Terbit dari kantung blazer sang kapten adalah amplop biru yang familiar. Kondisinya masih sama. Tidak ada satupun sudut yang terlipat, kerutan kusut atau tinta yang memburai. Si love letter tidak berubah sedikitpun sejak Tetsuya pertama kali menulisnya. Seolah sepucuk perasaanya itu benar-benar dijaga dengan baik.

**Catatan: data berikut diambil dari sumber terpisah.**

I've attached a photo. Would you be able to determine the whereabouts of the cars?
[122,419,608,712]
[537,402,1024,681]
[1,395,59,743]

Gumpalan udara yang tertahan dalam tenggorokan dilepas dalam hembusan panjang. Tetsuya menatap nanar pada surat cintanya. Ada suatu perasaan ganjil yang menyeruak dalam hati. Apa yang ia lakukan ini terasa salah. Seperti mencuri meski apa yang diambil adalah miliknya sejak awal.

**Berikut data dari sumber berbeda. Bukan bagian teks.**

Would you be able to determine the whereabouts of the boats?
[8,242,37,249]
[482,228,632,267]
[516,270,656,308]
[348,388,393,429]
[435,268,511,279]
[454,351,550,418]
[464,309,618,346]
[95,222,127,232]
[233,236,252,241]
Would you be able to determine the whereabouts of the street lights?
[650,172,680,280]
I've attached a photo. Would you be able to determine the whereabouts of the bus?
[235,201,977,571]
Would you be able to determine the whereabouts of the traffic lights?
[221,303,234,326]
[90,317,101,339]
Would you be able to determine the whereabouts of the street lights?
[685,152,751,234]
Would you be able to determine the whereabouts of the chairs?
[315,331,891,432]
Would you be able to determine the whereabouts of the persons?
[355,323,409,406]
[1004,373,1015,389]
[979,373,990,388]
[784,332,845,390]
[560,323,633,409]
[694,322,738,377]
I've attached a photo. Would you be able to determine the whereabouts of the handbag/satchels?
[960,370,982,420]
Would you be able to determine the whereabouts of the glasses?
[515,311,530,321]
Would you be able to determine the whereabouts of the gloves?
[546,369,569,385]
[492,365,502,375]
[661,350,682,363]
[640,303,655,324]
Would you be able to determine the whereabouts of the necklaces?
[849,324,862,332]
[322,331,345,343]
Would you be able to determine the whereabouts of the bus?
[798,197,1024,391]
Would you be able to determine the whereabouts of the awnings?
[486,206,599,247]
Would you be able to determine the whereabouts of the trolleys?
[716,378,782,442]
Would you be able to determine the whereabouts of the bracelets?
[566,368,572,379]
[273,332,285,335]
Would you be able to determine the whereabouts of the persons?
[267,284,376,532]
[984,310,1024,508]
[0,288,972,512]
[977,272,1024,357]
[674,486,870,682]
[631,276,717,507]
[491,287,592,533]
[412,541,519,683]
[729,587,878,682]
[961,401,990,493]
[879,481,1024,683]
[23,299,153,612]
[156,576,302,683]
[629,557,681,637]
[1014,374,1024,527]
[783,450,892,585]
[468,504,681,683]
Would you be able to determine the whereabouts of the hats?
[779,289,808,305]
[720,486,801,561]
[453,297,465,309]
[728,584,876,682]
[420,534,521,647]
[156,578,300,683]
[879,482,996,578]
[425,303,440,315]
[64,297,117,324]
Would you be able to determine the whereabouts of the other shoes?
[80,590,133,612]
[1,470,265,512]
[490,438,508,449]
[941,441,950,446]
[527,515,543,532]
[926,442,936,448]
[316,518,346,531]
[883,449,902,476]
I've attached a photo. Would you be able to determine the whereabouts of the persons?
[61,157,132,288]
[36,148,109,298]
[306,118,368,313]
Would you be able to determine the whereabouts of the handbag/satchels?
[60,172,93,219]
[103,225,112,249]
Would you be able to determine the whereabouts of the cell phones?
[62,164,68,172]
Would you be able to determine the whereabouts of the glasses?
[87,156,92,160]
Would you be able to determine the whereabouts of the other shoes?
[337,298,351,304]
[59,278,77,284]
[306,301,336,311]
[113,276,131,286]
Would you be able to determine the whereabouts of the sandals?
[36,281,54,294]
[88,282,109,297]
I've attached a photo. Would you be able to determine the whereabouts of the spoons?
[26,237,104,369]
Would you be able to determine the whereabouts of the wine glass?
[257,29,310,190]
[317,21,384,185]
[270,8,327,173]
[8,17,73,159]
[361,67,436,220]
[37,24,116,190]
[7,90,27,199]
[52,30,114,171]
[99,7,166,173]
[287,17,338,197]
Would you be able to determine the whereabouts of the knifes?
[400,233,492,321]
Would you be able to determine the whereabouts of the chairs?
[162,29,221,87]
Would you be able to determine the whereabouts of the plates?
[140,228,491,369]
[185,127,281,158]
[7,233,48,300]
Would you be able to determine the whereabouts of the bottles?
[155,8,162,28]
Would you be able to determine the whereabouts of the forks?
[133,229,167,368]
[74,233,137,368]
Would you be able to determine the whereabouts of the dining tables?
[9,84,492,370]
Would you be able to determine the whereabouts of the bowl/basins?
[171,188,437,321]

Tetsuya enggan bertindak seperti ini tapi lebih tidak mau menunggu hingga Akashi mengembalikannya.
Sebenarnya keberadaan surat ini tidak akan memberi pengaruh jika Tetsuya sudah teguh untuk menyatakan perasaannya pada Kagami. Mau disandera atau tidak, tidak akan berdampak ketika mereka sudah bersama. Namun surat ini adalah rantai belenggu. Sebuah simbol. Tetsuya tidak bisa melangkah maju jika masih ada keterlibatan Akashi dalam hidupnya.

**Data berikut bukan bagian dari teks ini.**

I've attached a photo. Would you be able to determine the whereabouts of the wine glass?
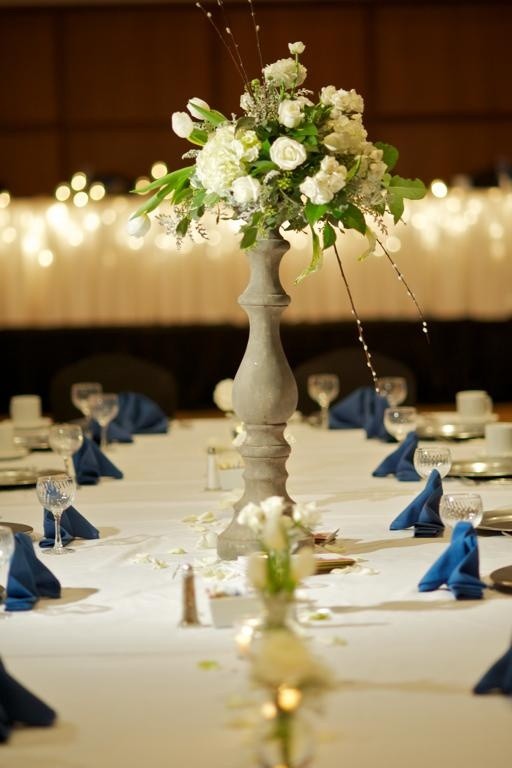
[1,525,15,619]
[307,369,340,438]
[49,426,82,489]
[73,382,121,459]
[36,476,75,556]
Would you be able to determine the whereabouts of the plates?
[476,507,511,532]
[445,457,512,478]
[1,464,67,490]
[1,519,35,537]
[1,392,55,462]
[417,408,501,439]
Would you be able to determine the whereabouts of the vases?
[216,229,303,568]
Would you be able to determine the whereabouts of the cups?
[456,391,491,419]
[414,448,448,482]
[383,409,416,446]
[486,423,512,451]
[373,376,407,407]
[440,493,481,531]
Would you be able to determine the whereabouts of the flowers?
[128,1,430,395]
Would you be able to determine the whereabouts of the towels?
[326,380,397,445]
[108,387,172,446]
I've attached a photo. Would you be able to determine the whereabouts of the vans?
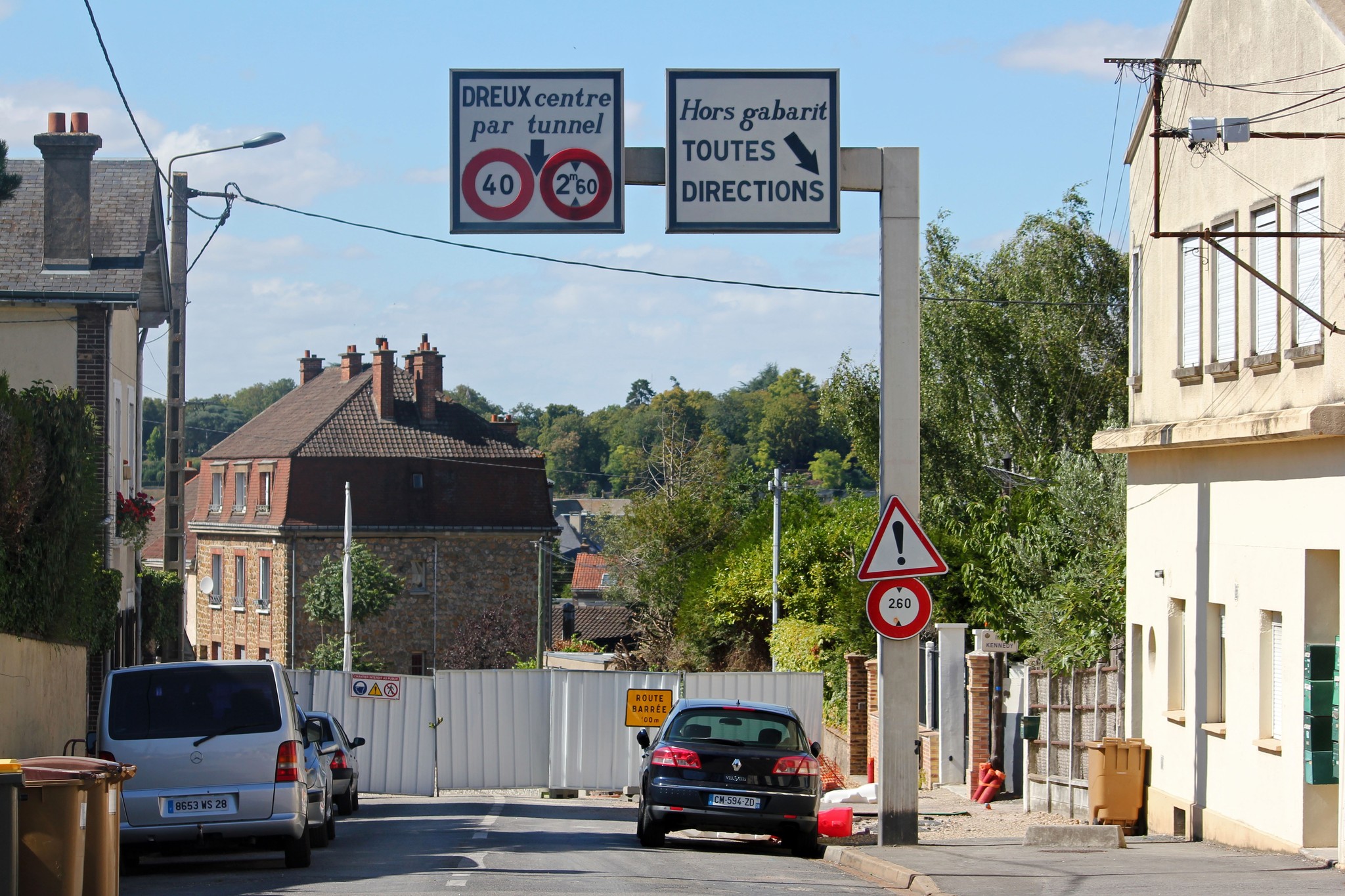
[84,660,324,868]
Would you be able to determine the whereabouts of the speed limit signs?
[453,67,626,236]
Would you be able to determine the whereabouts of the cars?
[306,711,365,815]
[296,704,339,848]
[637,699,824,856]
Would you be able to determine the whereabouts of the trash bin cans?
[1086,737,1152,835]
[0,756,138,896]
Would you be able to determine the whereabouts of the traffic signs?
[667,66,845,237]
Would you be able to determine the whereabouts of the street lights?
[168,134,285,251]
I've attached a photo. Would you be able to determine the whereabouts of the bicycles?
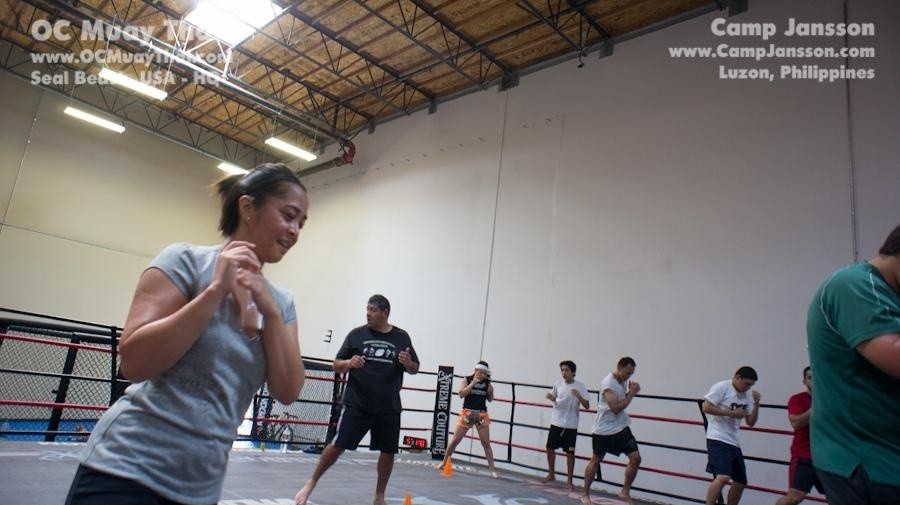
[259,411,299,443]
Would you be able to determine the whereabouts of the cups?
[260,443,265,451]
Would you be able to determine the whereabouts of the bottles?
[0,422,9,448]
[280,427,290,453]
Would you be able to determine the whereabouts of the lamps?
[216,162,247,175]
[98,14,168,101]
[265,109,317,162]
[63,85,126,134]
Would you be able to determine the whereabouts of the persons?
[701,367,762,505]
[541,361,589,497]
[295,294,419,504]
[63,163,309,504]
[436,362,500,479]
[775,367,829,504]
[807,223,900,504]
[580,357,642,504]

Tekadnya sudah ditempa. Rantai itu harus dimusnahkan saat ini juga.
Bibir bawah dikulum resah. Sebagian dari diri Tetsuya merasa berat hati. Ada lubang besar yang menganga di lubuk hatinya. Karena dengan kembalinya si surat, Tetsuya tidak memiliki alasan lagi untuk menjejakan kaki di bangunan ini. Tidak punya urusan lagi untuk bercengkerama dengan para Kiseki.
Tidak perlu lagi menemui Akashi.
Menghela nafas berat, garmen yang pekat oleh aroma majikannya didekap. Membiarkan kuar segar mint bercampur teh dan rempah yang tidak terdefinisi memenuhi inderanya. Mencari sedikit kehangatan untuk tubuhnya yang dingin oleh sentuhan hujan.
"Sampai di sini saja, Akashi-kun..." bisiknya diredam fabrik putih yang nihil noda. Berusaha mematri sedikit memoria kesehariannya dengan si kepala merah. Mungkin Tetsuya akan merindukannya suatu hari nanti. "Andai tidak bertemu seperti ini, aku akan dengan senang hati berteman denganmu."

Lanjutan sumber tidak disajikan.